As he hesitated, Mr. Bradshaw spoke very calmly, and almost with a smile on his face. He had regained his self-command. “You are afraid, I see. I assure you, you may trust me. If there has been any fraud—if I have the slightest suspicion of the truth of the surmise I threw out just now,”—he could not quite speak the bare naked word that was chilling his heart—“I will not fail to aid the ends of justice, even though the culprit should be my own son.”
He ended, as he began, with a smile—such a smile!—the stiff lips refused to relax and cover the teeth. But all the time he kept saying to himself—
“I don’t believe it—I don’t believe it. I’m convinced it’s a blunder of that old fool Benson.”
But when he had dismissed the clerk, and secured the piece of paper, he went and locked the door, and laid his head on his desk, and moaned aloud. He had lingered in the office for the two previous nights; at first, occupying himself in searching for the certificates of the Insurance shares; but, when all the boxes and other repositories for papers had been ransacked, the thought took hold of him that they might be in Richard’s private desk; and, with the determination which overlooks the means to get at the end, he had first tried all his own keys on the complicated lock, and then broken it open with two decided blows of a poker, the instrument nearest at hand. He did not find the certificates. Richard had always considered himself careful in destroying any dangerous or tell-tale papers; but the stern father found enough, in what remained, to convince him that his pattern son—more even than his pattern son, his beloved pride—was far other than what he seemed.
Mr. Bradshaw did not skip or miss a word. He did not shrink while he read. He folded up letter by letter; he snuffed the candle when its light began to wane, and no sooner; but he did not miss or omit one paper—he read every word. Then, leaving the letters in a heap upon the table, and the broken desk to tell its own tale, he locked the door of the room which was appropriated to his son as junior partner, and carried the key away with him.

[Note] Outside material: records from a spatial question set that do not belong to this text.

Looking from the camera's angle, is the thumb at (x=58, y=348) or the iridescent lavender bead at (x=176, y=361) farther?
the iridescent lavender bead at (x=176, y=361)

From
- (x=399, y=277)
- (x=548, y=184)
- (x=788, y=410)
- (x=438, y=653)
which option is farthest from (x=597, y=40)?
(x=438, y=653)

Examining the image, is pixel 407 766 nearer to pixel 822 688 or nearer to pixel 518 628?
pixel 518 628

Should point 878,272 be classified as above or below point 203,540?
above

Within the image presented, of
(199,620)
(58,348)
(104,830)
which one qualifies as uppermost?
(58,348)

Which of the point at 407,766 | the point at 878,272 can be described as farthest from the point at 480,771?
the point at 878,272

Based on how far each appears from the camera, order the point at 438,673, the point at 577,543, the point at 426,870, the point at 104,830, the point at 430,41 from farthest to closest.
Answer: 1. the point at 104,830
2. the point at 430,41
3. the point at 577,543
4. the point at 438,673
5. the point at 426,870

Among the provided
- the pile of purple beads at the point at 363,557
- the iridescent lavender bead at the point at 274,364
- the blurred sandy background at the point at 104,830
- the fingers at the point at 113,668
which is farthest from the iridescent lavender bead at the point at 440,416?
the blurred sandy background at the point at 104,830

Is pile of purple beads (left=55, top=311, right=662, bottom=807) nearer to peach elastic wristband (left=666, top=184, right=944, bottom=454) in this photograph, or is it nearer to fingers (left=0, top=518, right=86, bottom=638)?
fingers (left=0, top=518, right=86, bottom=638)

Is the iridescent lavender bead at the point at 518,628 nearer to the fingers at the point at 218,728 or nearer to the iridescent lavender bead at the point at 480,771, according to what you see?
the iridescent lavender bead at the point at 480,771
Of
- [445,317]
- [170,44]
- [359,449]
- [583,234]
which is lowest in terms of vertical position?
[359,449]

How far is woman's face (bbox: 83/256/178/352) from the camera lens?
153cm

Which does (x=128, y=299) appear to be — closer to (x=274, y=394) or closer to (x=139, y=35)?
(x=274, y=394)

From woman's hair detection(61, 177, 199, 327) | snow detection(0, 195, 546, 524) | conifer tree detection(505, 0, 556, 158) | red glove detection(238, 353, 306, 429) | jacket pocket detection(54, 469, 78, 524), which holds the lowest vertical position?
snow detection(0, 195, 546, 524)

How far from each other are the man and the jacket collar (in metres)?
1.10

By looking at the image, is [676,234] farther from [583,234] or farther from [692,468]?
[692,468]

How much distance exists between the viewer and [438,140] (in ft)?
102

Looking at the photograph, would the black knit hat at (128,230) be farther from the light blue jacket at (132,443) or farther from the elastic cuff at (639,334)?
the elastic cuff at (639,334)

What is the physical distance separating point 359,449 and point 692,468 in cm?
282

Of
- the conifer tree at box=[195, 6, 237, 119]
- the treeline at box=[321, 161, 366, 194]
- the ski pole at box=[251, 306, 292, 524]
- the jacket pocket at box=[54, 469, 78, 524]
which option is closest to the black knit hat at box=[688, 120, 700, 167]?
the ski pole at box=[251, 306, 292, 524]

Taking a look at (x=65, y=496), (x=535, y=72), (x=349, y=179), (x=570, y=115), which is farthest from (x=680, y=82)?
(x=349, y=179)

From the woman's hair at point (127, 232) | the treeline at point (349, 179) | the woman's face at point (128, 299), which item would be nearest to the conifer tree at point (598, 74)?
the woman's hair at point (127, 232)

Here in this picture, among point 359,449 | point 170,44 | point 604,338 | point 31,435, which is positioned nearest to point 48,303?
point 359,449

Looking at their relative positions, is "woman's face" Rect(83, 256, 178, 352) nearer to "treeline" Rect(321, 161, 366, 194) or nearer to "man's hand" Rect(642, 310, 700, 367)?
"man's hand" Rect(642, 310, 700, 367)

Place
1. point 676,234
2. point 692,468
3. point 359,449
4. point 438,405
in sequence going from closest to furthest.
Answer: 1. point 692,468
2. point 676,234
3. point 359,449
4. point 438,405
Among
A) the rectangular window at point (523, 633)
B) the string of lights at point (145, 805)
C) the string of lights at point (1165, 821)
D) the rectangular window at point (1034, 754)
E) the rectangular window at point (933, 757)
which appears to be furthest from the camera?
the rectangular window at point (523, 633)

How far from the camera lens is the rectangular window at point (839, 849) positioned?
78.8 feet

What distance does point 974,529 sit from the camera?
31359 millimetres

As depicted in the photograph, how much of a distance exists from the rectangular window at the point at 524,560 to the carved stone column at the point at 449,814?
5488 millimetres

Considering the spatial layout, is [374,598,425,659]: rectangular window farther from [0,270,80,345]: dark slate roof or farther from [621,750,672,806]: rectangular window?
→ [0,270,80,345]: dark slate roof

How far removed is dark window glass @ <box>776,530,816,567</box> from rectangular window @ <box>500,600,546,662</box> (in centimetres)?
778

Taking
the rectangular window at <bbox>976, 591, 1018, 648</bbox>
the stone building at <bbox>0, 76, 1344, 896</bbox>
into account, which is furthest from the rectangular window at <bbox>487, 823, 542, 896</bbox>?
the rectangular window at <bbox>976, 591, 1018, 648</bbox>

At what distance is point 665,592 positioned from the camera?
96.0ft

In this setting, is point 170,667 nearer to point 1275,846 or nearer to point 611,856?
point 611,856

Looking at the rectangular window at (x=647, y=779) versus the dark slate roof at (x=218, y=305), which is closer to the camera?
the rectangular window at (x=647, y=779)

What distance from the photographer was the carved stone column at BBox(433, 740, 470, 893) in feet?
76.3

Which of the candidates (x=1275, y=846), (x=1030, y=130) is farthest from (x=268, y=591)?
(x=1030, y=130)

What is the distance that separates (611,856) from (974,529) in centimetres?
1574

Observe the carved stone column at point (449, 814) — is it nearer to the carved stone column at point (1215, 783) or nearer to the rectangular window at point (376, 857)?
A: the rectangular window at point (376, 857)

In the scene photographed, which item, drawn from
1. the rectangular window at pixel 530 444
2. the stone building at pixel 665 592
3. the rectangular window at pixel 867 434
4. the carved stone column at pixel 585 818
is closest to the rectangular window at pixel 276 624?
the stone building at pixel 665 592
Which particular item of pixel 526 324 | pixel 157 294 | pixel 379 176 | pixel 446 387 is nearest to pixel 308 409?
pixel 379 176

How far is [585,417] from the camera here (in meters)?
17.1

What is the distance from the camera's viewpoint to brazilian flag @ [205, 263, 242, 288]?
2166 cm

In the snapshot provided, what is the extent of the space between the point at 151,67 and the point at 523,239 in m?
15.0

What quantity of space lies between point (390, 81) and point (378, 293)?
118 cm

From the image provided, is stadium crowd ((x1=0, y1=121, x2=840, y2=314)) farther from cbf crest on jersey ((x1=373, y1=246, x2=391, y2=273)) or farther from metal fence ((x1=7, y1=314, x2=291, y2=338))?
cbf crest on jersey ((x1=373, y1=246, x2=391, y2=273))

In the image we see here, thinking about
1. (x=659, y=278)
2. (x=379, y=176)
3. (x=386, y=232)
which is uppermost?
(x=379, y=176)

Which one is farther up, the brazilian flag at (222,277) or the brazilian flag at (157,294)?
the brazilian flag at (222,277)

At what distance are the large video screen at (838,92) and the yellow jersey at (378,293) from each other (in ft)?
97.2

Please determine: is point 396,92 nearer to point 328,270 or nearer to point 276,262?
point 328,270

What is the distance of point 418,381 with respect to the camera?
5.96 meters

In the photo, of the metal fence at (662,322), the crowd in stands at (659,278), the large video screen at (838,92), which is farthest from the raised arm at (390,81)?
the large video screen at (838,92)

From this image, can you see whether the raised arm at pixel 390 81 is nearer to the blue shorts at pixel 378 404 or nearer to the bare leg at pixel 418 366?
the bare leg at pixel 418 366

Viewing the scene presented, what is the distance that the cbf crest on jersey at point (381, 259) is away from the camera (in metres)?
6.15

There was a faint hope, even after this discovery of many circumstances of Richard’s life, which shocked and dismayed his father—there was still a faint hope that he might not be guilty of forgery—that it might not be no forgery after all—only a blunder—an omission—a stupendous piece of forgetfulness. That hope was the one straw that Mr. Bradshaw clung to.
Late that night Mr. Benson sat in his study. Every one else in the house had gone to bed; but he was expecting a summons to some one who was dangerously ill. He was not startled, therefore, at the knock which came to the front door about twelve; but he was rather surprised at the character of the knock, so slow and loud, with a pause between each rap. His study-door was but a step from that which led into the street. He opened it, and there stood—Mr. Bradshaw; his large, portly figure not to be mistaken even in the dusky night.